Se fue primero a Colombia, donde encontró trabajo, pero el sueldo no era lo suficientemente bueno como para que sus hijos viajaran también a Bogotá. Así que se fue a Ecuador con la esperanza de ganar más. Terminó limpiando la casa en la playa de una familia acaudalada, donde dijo que pasaron tres meses antes de que le pagaran la minúscula cantidad de 180 dólares.

Mientras tanto, sus hijos se quedan con su hermano de 30 años, un enfermero que no tiene hijos, y con frecuencia pasan largas horas con una vecina de 62 años, María Cuaro, cuyos propios nietos ya se fueron del país.

En una tarde reciente, Cuaro condujo a los niños fuera de su casa color verde pálido e intentó captar una señal inalámbrica de internet en los alrededores para llamarle a su madre. Solgreidy, de 8 años, y su hermano Greider, de 10, se apiñaban cerca para intentar verla.
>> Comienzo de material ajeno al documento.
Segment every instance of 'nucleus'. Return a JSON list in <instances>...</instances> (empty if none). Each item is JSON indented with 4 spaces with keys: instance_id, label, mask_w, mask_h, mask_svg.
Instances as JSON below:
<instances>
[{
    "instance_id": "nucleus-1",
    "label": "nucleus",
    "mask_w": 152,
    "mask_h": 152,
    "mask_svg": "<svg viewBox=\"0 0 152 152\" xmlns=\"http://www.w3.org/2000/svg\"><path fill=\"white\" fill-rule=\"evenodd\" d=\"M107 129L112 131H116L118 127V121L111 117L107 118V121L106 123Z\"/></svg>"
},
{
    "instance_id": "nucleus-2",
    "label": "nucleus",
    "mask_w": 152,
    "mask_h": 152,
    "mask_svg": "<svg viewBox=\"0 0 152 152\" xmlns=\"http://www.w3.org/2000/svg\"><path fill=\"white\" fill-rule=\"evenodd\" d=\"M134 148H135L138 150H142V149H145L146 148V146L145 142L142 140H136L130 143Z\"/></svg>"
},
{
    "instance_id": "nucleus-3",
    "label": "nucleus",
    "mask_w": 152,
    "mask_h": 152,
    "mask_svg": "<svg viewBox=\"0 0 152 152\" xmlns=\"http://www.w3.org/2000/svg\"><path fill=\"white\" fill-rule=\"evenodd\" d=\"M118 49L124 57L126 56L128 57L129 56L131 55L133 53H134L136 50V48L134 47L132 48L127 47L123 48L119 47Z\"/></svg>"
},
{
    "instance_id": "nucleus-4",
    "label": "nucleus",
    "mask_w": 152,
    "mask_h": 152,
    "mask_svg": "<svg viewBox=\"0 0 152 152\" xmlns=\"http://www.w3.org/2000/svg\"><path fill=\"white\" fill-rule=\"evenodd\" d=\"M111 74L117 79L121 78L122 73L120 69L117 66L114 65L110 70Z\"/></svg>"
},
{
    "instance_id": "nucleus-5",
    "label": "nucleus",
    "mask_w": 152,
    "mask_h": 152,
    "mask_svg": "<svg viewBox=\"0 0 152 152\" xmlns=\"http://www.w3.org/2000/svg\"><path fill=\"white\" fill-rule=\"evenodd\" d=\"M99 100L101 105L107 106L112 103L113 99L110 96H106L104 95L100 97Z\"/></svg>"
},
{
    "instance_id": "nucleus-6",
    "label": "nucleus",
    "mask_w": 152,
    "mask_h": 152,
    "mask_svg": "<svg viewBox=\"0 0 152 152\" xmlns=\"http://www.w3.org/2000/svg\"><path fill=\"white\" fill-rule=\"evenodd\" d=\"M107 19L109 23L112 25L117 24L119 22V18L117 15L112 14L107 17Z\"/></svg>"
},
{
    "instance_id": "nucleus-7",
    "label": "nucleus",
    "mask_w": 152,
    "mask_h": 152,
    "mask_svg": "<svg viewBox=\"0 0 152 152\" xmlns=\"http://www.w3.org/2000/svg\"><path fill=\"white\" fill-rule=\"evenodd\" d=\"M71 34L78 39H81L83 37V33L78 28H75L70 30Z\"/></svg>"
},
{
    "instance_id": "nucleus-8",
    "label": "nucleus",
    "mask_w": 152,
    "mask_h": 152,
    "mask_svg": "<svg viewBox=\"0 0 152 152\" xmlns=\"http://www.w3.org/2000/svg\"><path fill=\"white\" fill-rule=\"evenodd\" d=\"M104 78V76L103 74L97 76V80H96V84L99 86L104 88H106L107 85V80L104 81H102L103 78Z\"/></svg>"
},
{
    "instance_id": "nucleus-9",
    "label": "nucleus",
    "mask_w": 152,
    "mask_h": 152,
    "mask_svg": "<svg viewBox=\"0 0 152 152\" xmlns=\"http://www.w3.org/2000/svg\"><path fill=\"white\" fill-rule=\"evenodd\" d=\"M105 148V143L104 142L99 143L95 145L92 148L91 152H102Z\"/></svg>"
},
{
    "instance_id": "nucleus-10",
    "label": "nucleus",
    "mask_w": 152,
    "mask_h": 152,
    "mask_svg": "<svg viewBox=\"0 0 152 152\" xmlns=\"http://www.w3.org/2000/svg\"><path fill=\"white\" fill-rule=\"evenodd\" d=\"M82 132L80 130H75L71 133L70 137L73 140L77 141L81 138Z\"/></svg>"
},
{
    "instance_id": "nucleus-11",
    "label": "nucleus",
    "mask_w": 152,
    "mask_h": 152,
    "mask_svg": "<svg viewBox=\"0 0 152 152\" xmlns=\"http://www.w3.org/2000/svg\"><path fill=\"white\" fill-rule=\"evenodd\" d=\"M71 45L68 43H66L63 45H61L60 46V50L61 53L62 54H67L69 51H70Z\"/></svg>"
El sol se reflejaba en la pantalla, lo cual les dificultaba ver claramente la amplia sonrisa de su madre y su cabello castaño.

“¡Te quiero!”, le gritó Solgreidy a su madre.

Elvis, el niño pequeño, caminaba por la acera, recolectando piedras de la calle.

Los dos hijos mayores recuerdan constantemente a su mamá.

“Le dije adiós, le dije chao y desde ese momento no la he vuelto a ver más”, afirmó Solgreidy, llorando mientras pensaba en el día en que su madre la llevó caminando a la escuela por última vez.

Espinoza dijo que, desde que regresó a trabajar a Colombia, ha ganado dinero suficiente para cuando menos asegurar que sus hijos coman todos los días. Ahora su meta es ahorrar lo necesario para que ellos puedan tomar un automóvil con su hermano y reunirse con ella en territorio colombiano antes de la Navidad.

Mientras tanto procura mantenerse en contacto por medio de breves videollamadas.

A través de la conexión borrosa, en la que en ocasiones se notan mucho los pixeles, Espinoza recibe destellos de esperanza de que la separación no les dejará a sus hijos una cicatriz permanente.

Tras la primera llamada en la que Elvis no reconoció a su mamá, el hermano de Espinoza comenzó a mostrarle al niño fotografías de ella.

Ahora cuando llama Elvis ya la reconoce.